Giubileo contro enciclica: le contraddizioni del pontificato Bergoglio
La "Laudato sì" sull’ambiente rappresenta una poderosa sfida, ma troppo avanzata e coraggiosa persino per chi l’ha scritta
Il pontificato di Jorge Bergoglio sta sotto il segno del rinnovamento: radicale su alcuni temi, molto più cauto su altri. E comunque lo stile e l’approccio al governo della Chiesa e all’azione pastorale è completamente diverso da quello ingessato di Ratzinger.
Come già fu Giovanni XXIII, egli costituisce una risorsa imprescindibile per una Chiesa che sperimenta da anni una gravissima crisi nel suo rapporto col mondo e al tempo stesso una specie di corpo estraneo per una parte consistente della Chiesa stessa, a partire dalla Curia romana e dall’episcopato italiano.
L’enciclica Laudato sì sull’ambiente è un documento solenne e di grande peso istituzionale e al tempo stesso è una poderosa sfida lanciata ai cristiani, ai poteri mondiali e allo stesso mondo ambientalista. Si tratta di un testo che ribadisce con forza molti elementi già presenti da tempo nella dottrina sociale della Chiesa, ma li rilancia e li rafforza con la propria autorevolezza; si tratta soprattutto di un testo che chiama a una mobilitazione audace contro i nostri stessi stili di vita, contro l’abitudine di pensare come distinti l’immiserimento dell’ambiente naturale e quello degli esseri umani. In più punti dell’enciclica Bergoglio e coloro che hanno collaborato alla sua stesura lanciano addirittura un monito all’ambientalismo stesso, perché non sia troppo timido, consolatorio e unilaterale.
Per chi ha visto nella Chiesa decenni di esitazioni, di ritardi, di prese di posizione troppo timide ed episodiche sulla questione ambientale, l’enciclica è una lettura toccante e impegnativa, che conferma e allo stesso tempo mette in questione, invita ad andare oltre: a impegnarsi di più, a complessificare la propria visione.

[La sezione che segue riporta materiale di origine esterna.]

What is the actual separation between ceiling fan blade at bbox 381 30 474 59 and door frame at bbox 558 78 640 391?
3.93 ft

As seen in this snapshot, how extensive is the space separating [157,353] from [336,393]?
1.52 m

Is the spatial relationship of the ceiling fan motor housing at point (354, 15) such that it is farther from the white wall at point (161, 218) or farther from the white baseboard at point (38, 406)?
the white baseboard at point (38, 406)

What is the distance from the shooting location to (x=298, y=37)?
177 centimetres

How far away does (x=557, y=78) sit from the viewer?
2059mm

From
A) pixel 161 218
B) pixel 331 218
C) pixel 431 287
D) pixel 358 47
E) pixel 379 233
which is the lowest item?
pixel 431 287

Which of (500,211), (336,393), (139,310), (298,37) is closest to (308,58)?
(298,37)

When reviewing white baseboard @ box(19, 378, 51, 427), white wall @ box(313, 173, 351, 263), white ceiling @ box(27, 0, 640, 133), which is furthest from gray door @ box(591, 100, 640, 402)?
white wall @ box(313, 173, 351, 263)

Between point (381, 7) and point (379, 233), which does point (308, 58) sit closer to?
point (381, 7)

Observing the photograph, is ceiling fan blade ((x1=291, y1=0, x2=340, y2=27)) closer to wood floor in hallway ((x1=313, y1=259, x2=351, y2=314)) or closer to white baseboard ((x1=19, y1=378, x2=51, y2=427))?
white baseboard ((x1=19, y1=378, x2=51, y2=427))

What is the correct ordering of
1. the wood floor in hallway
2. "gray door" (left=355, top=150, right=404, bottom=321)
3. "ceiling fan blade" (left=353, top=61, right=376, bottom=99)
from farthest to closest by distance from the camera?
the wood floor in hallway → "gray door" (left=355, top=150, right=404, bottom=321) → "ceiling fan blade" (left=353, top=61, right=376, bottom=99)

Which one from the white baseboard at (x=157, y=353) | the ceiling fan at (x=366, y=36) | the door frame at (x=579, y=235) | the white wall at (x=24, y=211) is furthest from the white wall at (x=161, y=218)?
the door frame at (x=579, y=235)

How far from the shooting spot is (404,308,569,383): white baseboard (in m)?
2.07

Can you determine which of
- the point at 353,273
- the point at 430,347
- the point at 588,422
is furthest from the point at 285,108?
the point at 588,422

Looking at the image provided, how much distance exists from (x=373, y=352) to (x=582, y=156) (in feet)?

Un bilancio della ricezione di questo testo è ancora prematura, ma va detto che almeno in Italia esso ha dato il destro più che altro ad operazioni di greenwashing. Sono sicuramente comparsi diversi commenti acuti e partecipi ma gran parte delle iniziative pubbliche sono state purtroppo organizzate da soggetti ingessati oppure molto poco in consonanza con lo spirito e la lettera dell’enciclica medesima: occasioni per farsi belli a poco prezzo, insomma.
Va aggiunto però che il pontefice e la curia hanno messo del loro per svilire l’impatto e il potenziale del cambiamento dell’enciclica, per quanto in modo involontario. La credibilità di questo grido di dolore e di questa invocazione al cambiamento è stata infatti fortemente intaccata dalla scelta di indire un Anno santo e di dare una netta torsione ai rapporti tra Vaticano e città di Roma in funzione del grande evento.
Non poteva sfuggire né agli ambienti della Curia ma neanche a Bergoglio che un Anno santo non è soltanto un grande evento spirituale ma che esso è anche – e in misura non certo minore – un “grande evento”, con tutte le sue pesanti implicazioni mondane: un gravame ambientalmente pesante per una città già martoriata come Roma che non riesce a recuperare una sua normalità di funzionamento, giri di affari colossali e – considerando il contesto – prevedibilmente in gran parte poco puliti, il rischio altissimo e quasi certo di scandali finanziari e gestionali, una grave restrizione della democrazia e dell’ordinarietà amministrativa in nome dell’onnipresente “emergenza”.
L’incredibile defenestrazione di Ignazio Marino – magistralmente analizzata da Alberto Asor Rosa e appoggiata e pretesa a gran voce dalla stampa e dalle gerarchie vaticane – sta in gran parte dentro la necessità di garantire questa gestione emergenziale del “grande evento”.
È una storia, questa, molto grave e preoccupante dal punto di vista politico-istituzionale ma soprattutto estremamente triste: perché mostra come il messaggio di Laudato sì sia troppo avanzato e coraggioso persino per chi lo ha scritto e se ne è assunto la responsabilità davanti al mondo.